OTTAWA – On l’attendait depuis plusieurs mois. Le gouvernement Trudeau a rendu public son livre blanc sur les langues officielles, vendredi matin. Un document « historique » selon les mots de la ministre des Langues officielles, Mélanie Joly, en entrevue pour ONFR+.

Cette batterie de mesures donne selon elle « des nouveaux droits » et « une égalité entre les deux langues officielles », tout en touchant « la justice, l’immigration et l’éducation ». « Cette modernisation de la Loi sera ancrée dans le gros bon sens », ajoute-t-elle du même souffle.

Le livre blanc sur les langues officielles doit précéder le dépôt d’un projet de loi visant à moderniser la Loi sur les langues officielles (LLO). Cette nouvelle mouture de la Loi sera déposée au cours de l’année, insiste le gouvernement. Le temps presse puisque la dernière refonte majeure du texte remonte à 1988.

L’un des plus gros dossiers des langues officielles depuis plusieurs années est en passe d’être réglé. Les juges de la Cour suprême du Canada devront prochainement être bilingues selon la Loi.

« Pour une première fois, il est proposé que la Loi reconnaisse la nécessité de nommer des juges bilingues à la Cour suprême afin de refléter véritablement le caractère bilingue de notre pays », peut-on lire dans le document de 34 pages.

« C’était anormal qu’il n’y ait pas cette obligation », déclare Mélanie Joly en entrevue pour ONFR+, tôt ce vendredi matin. « Les trois derniers juges étaient bilingues, mais il est fondamental que la Cour puisse fonctionner de façon bilingue. Pour un avocat qui plaide devant la Cour, il faut qu’il ait la confiance d’être entendu et compris, sans un service d’interprétation. »

« C’est très positif », exprime la politologue du Collège militaire royal de Kingston, Stéphanie Chouinard, qui rappelle que le plus haut tribunal du pays reste « la seule cour fédérale » qui n’exige pas le bilinguisme des juges.

La Cour suprême du Canada. Archives ONFR+

Au cours des dernières années, les débats autour du bilinguisme des juges à la Cour suprême s’étaient multipliés à la Chambre des communes. À quatre reprises, les néo-démocrates avaient tenté, sous l’impulsion des députés Yvon Godin et François Choquette, d’exiger le bilinguisme des neuf juges de la Cour suprême sans obtenir le soutien des conservateurs… et de la majorité des libéraux.

En mai 2016, le gouvernement Trudeau fraîchement arrivé au pouvoir s’était engagé à nommer des juges bilingues à la Cour suprême du Canada, mais sans force de loi.

Un commissaire aux pouvoirs accrus

Aussi, dans le livre blanc déposé, le gouvernement s’engage à donner plus de pouvoirs au commissaire aux langues officielles, Raymond Théberge.

« Le gouvernement propose de renforcer l’étendue de ses pouvoirs et d’y ajouter une gradation.

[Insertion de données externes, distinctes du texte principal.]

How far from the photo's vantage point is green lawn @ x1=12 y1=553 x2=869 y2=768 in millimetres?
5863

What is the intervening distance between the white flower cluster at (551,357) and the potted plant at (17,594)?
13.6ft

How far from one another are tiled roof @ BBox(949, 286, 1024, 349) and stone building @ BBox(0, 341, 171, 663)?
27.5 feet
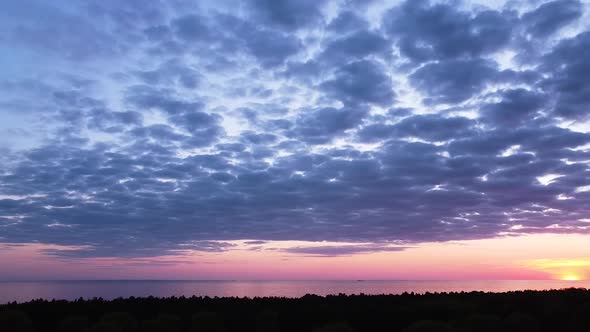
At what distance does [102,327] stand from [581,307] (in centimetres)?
2252

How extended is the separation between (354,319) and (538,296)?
15.9 metres

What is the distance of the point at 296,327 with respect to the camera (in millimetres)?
23703

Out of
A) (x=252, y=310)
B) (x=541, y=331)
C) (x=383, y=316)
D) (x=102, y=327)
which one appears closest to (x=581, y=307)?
(x=541, y=331)

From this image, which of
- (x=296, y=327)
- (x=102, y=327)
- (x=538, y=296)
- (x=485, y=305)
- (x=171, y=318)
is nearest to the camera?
(x=102, y=327)

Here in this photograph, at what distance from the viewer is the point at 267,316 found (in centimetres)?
2359

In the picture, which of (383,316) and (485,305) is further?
(485,305)

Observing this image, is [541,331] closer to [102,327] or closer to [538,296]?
[538,296]

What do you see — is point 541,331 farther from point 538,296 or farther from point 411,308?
point 538,296

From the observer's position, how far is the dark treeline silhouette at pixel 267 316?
2094cm

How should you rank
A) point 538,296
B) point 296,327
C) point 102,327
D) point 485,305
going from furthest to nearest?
point 538,296
point 485,305
point 296,327
point 102,327

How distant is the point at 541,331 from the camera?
79.4 feet

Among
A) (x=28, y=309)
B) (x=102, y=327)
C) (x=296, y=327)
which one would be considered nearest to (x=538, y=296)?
(x=296, y=327)

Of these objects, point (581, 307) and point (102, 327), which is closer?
point (102, 327)

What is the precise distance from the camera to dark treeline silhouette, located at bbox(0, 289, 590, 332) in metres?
20.9
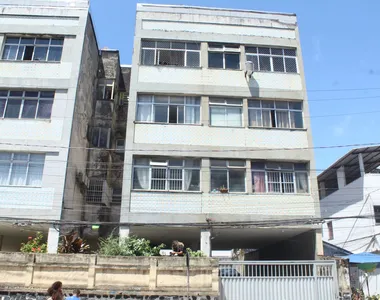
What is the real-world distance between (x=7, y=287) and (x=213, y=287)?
19.4 feet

Outre ceux qui lui sont actuellement conférés (enquêtes, rapports, recommandations), la Loi prévoirait explicitement le recours à des modes alternatifs de résolution de conflits (médiation et autres). Le commissaire pourrait aussi conclure des ententes exécutoires avec les institutions fédérales et les entités assujetties à la Loi, comme Air Canada, pour encadrer la mise en œuvre des changements qu’il recommande. »

Le commissaire aux langues officielles du Canada, Raymond Théberge. Crédit image : Commissariat aux langues officielles du Canada

« On amène les pouvoirs du commissaire aux langues officielles au 21e siècle », plaide Mme Joly. « On les aligne avec d’autres commissaires. Il va maintenir son rôle d’ombudsman, mais aura cette fois un rôle d’adjudication en émettant des ordonnances. »

La politologue Stéphanie Chouinard a toutefois une réserve sur ce projet. « Certains organismes seront peut-être déçus, car on prévoit renforcer le pouvoir d’agir du commissaire, mais encore faudra-t-il nommer quelqu’un qui saura faire bon usage de ces nouveaux pouvoirs. »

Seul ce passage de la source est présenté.